Takht-e-Soleyman (or Takht-e-Soleiman)
Next we stopped at the World Heritage Site, Takht-e-Soleyman (also spelled Takht-e-Soleiman). Takht-e-Soleyman is a ring of 1500-year-old fortress walls (now housing only ruins, yet still impressive).
According to UNESCO:
“The archaeological site of Takht-e Soleyman, in north-western Iran, is situated in a valley set in a volcanic mountain region.
The site includes the principal Zoroastrian sanctuary partly rebuilt in the Ilkhanid (Mongol) period (13th century) as well as a temple of the Sasanian period (6th and 7th centuries) dedicated to Anahita.
The site has important symbolic significance. The designs of the fire temple, the palace and the general layout have strongly influenced the development of Islamic architecture.”
In the 3rd century,it stood as a holy site and center for Zoroastrians. We were told that there are only three such energy sources on the planet according to the Zoroastrians. The ancient fire temple still serves pilgrims performing Zoroastrian ceremonies.
Every few years in October, hundreds of people wearing white garments join hands during a special ceremony around the bottomless lake to absorb the astral energy emanating from its center. The picture we found wasn’t very clear.
Our next few days took us north to a small, yet popular tourist city called Masouleh.

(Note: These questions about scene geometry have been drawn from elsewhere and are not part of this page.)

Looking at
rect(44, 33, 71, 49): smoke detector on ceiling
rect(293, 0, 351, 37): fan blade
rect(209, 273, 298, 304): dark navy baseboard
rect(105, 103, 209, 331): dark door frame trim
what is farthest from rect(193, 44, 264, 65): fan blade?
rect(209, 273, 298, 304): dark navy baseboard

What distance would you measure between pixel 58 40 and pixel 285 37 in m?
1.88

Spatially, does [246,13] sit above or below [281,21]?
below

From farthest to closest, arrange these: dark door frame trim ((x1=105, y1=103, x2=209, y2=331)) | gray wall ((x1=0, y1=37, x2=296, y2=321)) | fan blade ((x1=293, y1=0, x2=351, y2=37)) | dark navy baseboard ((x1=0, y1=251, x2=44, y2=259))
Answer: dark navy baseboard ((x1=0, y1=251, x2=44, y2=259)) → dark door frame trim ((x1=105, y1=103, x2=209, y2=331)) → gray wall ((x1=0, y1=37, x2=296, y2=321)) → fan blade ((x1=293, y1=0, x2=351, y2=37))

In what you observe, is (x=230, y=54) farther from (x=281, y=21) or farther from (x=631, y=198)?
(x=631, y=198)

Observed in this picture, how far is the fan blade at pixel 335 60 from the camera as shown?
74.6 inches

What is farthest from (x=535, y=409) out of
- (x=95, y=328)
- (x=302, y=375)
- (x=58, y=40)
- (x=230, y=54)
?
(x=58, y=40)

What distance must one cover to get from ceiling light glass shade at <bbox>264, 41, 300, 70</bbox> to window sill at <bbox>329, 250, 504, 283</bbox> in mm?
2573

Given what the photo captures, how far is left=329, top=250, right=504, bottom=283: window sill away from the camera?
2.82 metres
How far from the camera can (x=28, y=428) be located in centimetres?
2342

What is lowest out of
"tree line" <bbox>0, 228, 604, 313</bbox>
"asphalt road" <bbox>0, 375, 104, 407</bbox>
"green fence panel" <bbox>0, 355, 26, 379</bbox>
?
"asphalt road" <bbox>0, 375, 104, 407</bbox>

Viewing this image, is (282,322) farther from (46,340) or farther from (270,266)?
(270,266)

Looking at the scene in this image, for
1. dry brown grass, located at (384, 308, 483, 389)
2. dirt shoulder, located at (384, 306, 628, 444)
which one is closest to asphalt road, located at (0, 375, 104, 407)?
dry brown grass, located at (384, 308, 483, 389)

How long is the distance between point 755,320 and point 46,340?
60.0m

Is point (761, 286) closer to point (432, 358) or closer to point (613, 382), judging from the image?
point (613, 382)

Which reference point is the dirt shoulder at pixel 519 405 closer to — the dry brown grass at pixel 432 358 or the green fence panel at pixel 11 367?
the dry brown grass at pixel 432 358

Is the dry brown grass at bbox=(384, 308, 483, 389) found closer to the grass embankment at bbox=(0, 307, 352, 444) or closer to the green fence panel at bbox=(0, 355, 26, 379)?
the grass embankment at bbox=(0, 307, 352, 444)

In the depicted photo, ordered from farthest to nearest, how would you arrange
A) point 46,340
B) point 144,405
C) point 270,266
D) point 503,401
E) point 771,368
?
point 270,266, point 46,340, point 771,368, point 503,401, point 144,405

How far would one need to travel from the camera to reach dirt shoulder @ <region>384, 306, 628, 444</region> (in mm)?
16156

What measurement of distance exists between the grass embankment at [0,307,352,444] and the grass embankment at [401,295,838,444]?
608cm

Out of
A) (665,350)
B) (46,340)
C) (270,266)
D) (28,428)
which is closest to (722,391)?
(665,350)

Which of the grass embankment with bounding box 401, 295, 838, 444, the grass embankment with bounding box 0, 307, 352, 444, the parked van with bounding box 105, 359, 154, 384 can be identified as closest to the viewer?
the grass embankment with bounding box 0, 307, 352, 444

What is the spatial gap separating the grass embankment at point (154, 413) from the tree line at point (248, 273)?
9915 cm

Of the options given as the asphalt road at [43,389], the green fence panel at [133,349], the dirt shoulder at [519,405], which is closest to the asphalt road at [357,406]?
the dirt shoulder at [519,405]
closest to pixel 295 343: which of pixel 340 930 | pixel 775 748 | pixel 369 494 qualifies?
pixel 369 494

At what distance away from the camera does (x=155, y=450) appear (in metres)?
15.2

Built into the side of a mountain, Masouleh’s houses stair-step into each other by having the roof of the lower house serve as the floor to the one above it, a charming and picturesque connection.
The verdant terrain around Masouleh was so different from other parts of Iran we had seen. It reminded us of the tropical island of Bali, a place we know well, with its lush vegetation, winding canals and rice fields.